Excerpts from a spatial dataset:
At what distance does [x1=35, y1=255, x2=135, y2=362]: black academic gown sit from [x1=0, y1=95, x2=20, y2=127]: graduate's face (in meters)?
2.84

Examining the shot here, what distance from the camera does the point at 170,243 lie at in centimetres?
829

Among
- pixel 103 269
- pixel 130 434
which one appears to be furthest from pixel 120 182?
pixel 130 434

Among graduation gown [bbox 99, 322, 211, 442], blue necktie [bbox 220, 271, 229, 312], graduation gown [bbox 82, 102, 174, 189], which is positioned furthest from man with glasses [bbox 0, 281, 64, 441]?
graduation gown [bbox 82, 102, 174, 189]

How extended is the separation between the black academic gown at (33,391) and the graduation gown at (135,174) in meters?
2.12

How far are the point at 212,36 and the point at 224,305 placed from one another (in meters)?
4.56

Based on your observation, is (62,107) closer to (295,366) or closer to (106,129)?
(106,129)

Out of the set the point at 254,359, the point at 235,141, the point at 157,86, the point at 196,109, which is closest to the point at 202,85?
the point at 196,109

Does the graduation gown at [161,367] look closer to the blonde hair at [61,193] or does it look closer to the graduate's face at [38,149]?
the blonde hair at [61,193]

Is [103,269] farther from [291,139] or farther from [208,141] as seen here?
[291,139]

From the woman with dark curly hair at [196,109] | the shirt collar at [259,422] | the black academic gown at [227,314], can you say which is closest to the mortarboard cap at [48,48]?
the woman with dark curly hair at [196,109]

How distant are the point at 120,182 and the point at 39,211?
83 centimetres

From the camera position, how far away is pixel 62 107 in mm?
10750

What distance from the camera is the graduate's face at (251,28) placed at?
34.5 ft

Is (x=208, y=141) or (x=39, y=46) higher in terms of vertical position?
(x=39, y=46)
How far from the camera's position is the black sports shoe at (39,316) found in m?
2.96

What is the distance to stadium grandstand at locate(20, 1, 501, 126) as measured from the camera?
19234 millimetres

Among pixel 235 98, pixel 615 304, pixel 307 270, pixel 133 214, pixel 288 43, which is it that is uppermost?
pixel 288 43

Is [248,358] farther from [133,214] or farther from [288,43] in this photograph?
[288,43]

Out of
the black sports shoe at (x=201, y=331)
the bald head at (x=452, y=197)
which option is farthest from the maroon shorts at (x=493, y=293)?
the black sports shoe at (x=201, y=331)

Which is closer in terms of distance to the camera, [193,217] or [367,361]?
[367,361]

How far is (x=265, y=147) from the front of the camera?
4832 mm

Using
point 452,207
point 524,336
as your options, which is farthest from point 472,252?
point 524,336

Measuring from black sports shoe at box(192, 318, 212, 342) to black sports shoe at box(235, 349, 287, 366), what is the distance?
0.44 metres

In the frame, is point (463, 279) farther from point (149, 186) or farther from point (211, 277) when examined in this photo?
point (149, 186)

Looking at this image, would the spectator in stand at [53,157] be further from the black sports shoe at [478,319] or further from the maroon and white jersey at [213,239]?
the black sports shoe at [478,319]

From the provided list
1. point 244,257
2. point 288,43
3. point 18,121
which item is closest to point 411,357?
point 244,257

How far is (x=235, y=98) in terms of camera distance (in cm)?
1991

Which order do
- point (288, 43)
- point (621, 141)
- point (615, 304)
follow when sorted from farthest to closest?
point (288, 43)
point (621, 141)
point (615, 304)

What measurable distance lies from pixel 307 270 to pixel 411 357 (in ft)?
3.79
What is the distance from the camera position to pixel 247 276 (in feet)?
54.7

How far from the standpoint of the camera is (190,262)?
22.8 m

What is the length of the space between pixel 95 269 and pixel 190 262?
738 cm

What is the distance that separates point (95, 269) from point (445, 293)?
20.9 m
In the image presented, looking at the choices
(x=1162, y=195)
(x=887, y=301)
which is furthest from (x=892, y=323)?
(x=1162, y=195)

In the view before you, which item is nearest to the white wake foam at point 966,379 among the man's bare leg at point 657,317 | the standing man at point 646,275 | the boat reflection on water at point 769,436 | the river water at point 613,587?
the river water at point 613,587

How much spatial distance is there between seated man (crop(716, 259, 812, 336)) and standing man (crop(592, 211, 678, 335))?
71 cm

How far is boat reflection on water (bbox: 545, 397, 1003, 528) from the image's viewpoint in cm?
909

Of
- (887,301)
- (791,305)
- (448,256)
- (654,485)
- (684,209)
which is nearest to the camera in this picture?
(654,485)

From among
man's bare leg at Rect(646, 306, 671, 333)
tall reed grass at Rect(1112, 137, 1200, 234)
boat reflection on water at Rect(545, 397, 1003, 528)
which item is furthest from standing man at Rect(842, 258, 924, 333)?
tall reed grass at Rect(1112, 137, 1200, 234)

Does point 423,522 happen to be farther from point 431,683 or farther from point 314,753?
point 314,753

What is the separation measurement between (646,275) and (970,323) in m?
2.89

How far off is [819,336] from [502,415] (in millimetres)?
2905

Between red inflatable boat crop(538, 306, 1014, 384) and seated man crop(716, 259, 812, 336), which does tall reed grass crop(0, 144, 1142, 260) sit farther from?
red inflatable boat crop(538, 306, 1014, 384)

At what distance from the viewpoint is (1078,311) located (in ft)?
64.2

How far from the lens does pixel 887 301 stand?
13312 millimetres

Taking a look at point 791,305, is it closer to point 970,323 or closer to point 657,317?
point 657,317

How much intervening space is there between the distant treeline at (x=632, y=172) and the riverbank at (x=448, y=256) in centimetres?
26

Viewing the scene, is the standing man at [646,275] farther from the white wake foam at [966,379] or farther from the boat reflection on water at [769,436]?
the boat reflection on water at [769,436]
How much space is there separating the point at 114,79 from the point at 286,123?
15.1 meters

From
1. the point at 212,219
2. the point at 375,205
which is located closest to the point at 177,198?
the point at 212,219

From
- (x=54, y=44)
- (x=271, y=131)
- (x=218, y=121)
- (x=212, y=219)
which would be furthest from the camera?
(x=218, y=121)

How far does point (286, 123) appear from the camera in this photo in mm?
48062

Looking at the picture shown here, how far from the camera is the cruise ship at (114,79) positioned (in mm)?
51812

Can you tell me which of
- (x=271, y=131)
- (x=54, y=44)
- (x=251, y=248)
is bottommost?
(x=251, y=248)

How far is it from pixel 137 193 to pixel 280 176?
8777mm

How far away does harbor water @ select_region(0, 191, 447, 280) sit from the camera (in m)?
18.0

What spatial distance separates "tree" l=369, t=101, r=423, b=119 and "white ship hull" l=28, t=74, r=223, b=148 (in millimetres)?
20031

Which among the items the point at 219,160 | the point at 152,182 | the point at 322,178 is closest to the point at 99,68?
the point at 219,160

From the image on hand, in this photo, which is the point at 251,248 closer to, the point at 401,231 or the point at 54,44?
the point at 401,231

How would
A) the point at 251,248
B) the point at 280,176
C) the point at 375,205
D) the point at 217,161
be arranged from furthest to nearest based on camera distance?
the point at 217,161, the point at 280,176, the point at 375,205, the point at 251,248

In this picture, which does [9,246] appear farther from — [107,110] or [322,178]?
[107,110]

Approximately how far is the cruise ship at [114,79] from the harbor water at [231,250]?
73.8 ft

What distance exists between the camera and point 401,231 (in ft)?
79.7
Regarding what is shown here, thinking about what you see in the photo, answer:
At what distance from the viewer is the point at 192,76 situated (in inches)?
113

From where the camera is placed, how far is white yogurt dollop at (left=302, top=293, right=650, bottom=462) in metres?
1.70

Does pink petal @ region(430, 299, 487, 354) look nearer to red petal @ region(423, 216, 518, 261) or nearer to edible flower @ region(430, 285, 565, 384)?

Aim of the task: Replace every occurrence of "camera" in the records with "viewer", and leave everything else unchanged.

Response to the exercise:
At what distance does [x1=35, y1=255, x2=135, y2=362]: black academic gown sit from [x1=0, y1=95, x2=20, y2=127]: graduate's face (in meters)?
2.84

Examining the shot here, what distance from the viewer does the point at 170,243 lie at in centimetres?
829

Among
- pixel 103 269
- pixel 130 434
which one appears to be furthest from pixel 120 182?
pixel 130 434

Among graduation gown [bbox 99, 322, 211, 442], blue necktie [bbox 220, 271, 229, 312], graduation gown [bbox 82, 102, 174, 189], which is positioned furthest from man with glasses [bbox 0, 281, 64, 441]?
graduation gown [bbox 82, 102, 174, 189]

How extended is the separation between the black academic gown at (33,391) and the graduation gown at (135,174) in meters?
2.12

How far are the point at 212,36 and the point at 224,305 placed from one another (in meters)?
4.56

Based on your observation, is (62,107) closer to (295,366) or closer to (106,129)?
(106,129)

Out of the set the point at 254,359, the point at 235,141, the point at 157,86, the point at 196,109, which is closest to the point at 202,85?
the point at 196,109

Does the graduation gown at [161,367] look closer to the blonde hair at [61,193] or does it look closer to the graduate's face at [38,149]?
the blonde hair at [61,193]

Is [103,269] farther from [291,139] or farther from [208,141] as seen here?
[291,139]

From the woman with dark curly hair at [196,109] | the shirt collar at [259,422] | the black academic gown at [227,314], can you say which is closest to the mortarboard cap at [48,48]?
the woman with dark curly hair at [196,109]

How distant are the point at 120,182 and the point at 39,211?
83 centimetres

From the viewer position, how far away is pixel 62 107 in mm?
10750

What distance from the viewer is the graduate's face at (251,28) placed at?
34.5 ft

Is (x=208, y=141) or (x=39, y=46) higher in terms of vertical position?
(x=39, y=46)
How far from the viewer's position is the black sports shoe at (39,316) found in m?
2.96

What is the distance to stadium grandstand at locate(20, 1, 501, 126) as measured from the viewer?
19234 millimetres

Among pixel 235 98, pixel 615 304, pixel 307 270, pixel 133 214, pixel 288 43, which is it that is uppermost?
pixel 288 43

Is [248,358] farther from [133,214] or farther from [288,43] in this photograph?
[288,43]

Out of
the black sports shoe at (x=201, y=331)
the bald head at (x=452, y=197)
which option is farthest from the maroon shorts at (x=493, y=293)?
the black sports shoe at (x=201, y=331)

Which is closer in terms of distance to the viewer, [193,217] or [367,361]?
[367,361]

How far is (x=265, y=147) from the front of the viewer?
4832 mm

Using
point 452,207
point 524,336
as your options, which is farthest from point 472,252?
point 524,336

Measuring from black sports shoe at box(192, 318, 212, 342) to black sports shoe at box(235, 349, 287, 366), what is the distance?
0.44 metres

In the frame, is point (463, 279) farther from point (149, 186) or farther from point (211, 277) when examined in this photo?
point (149, 186)

Looking at this image, would the spectator in stand at [53,157] be further from the black sports shoe at [478,319] or further from the maroon and white jersey at [213,239]?
the black sports shoe at [478,319]

From the provided list
1. point 244,257
2. point 288,43
3. point 18,121
which item is closest to point 411,357?
point 244,257

How far is (x=235, y=98) in terms of viewer distance (in cm)?
1991

Which order do
- point (288, 43)
- point (621, 141)
- point (615, 304)
follow when sorted from farthest to closest?
point (288, 43)
point (621, 141)
point (615, 304)

What measurable distance lies from pixel 307 270 to pixel 411 357 (in ft)?
3.79
What is the distance from the viewer position to pixel 247 276 (in feet)?
54.7

How far from the standpoint of the viewer is (190,262)?
22.8 m

What is the length of the space between pixel 95 269 and pixel 190 262?
738 cm

What is the distance that separates point (95, 269) from point (445, 293)?
20.9 m
In the image presented, looking at the choices
(x=1162, y=195)
(x=887, y=301)
which is furthest from (x=892, y=323)?
(x=1162, y=195)

In the view before you, which item is nearest to the white wake foam at point 966,379 among the man's bare leg at point 657,317 | the standing man at point 646,275 | the boat reflection on water at point 769,436 | the river water at point 613,587?
the river water at point 613,587

How much spatial distance is there between seated man (crop(716, 259, 812, 336)) and standing man (crop(592, 211, 678, 335))?
71 cm

How far is boat reflection on water (bbox: 545, 397, 1003, 528) from the image's viewpoint in cm?
909

Of
- (887,301)
- (791,305)
- (448,256)
- (654,485)
- (684,209)
which is nearest to the viewer in this picture?
(654,485)

From among
man's bare leg at Rect(646, 306, 671, 333)
tall reed grass at Rect(1112, 137, 1200, 234)
boat reflection on water at Rect(545, 397, 1003, 528)
which item is furthest from standing man at Rect(842, 258, 924, 333)?
tall reed grass at Rect(1112, 137, 1200, 234)

Does point 423,522 happen to be farther from point 431,683 or farther from point 314,753?
point 314,753

What is the separation measurement between (646,275) and (970,323) in m?
2.89

How far off is [819,336] from [502,415] (in millimetres)?
2905

Between red inflatable boat crop(538, 306, 1014, 384) and seated man crop(716, 259, 812, 336), which does tall reed grass crop(0, 144, 1142, 260) sit farther from?
red inflatable boat crop(538, 306, 1014, 384)

At what distance from the viewpoint is (1078,311) located (in ft)?
64.2

How far from the lens does pixel 887 301 stand?
13312 millimetres

Taking a look at point 791,305, is it closer to point 970,323 or closer to point 657,317?
point 657,317

How much intervening space is there between the distant treeline at (x=632, y=172) and the riverbank at (x=448, y=256) in centimetres?
26

Viewing the scene, is the standing man at [646,275] farther from the white wake foam at [966,379] or farther from the boat reflection on water at [769,436]?
the boat reflection on water at [769,436]
How much space is there separating the point at 114,79 from the point at 286,123?
15.1 meters

From
1. the point at 212,219
2. the point at 375,205
which is located closest to the point at 177,198?
the point at 212,219

From
- (x=54, y=44)
- (x=271, y=131)
- (x=218, y=121)
- (x=212, y=219)
which would be furthest from the viewer?
(x=218, y=121)

How far does point (286, 123) appear from the viewer in this photo in mm?
48062

Looking at the picture shown here, how far from the viewer is the cruise ship at (114,79) positioned (in mm)?
51812

Can you tell me which of
- (x=271, y=131)
- (x=54, y=44)
- (x=251, y=248)
is bottommost?
(x=251, y=248)

How far is it from pixel 137 193 to pixel 280 176?
8777mm

How far away does harbor water @ select_region(0, 191, 447, 280) sit from the viewer (in m)?
18.0

What spatial distance separates "tree" l=369, t=101, r=423, b=119 and "white ship hull" l=28, t=74, r=223, b=148 (in millimetres)?
20031

Which among the items the point at 219,160 | the point at 152,182 | the point at 322,178 is closest to the point at 99,68?
the point at 219,160

From the image on hand, in this photo, which is the point at 251,248 closer to, the point at 401,231 or the point at 54,44?
the point at 401,231

How would
A) the point at 251,248
B) the point at 280,176
C) the point at 375,205
D) the point at 217,161
be arranged from furthest to nearest based on viewer distance?
the point at 217,161, the point at 280,176, the point at 375,205, the point at 251,248

In this picture, which does [9,246] appear farther from — [107,110] or [322,178]?
[107,110]

Approximately how far is the cruise ship at [114,79] from the harbor water at [231,250]?
73.8 ft

What distance exists between the viewer and point 401,231 (in ft)?
79.7
Regarding what is shown here, thinking about what you see in the photo, answer:
At what distance from the viewer is the point at 192,76 situated (in inches)?
113

From where the viewer is placed, how far is white yogurt dollop at (left=302, top=293, right=650, bottom=462) in metres?
1.70

Does pink petal @ region(430, 299, 487, 354) look nearer to red petal @ region(423, 216, 518, 261) or nearer to edible flower @ region(430, 285, 565, 384)?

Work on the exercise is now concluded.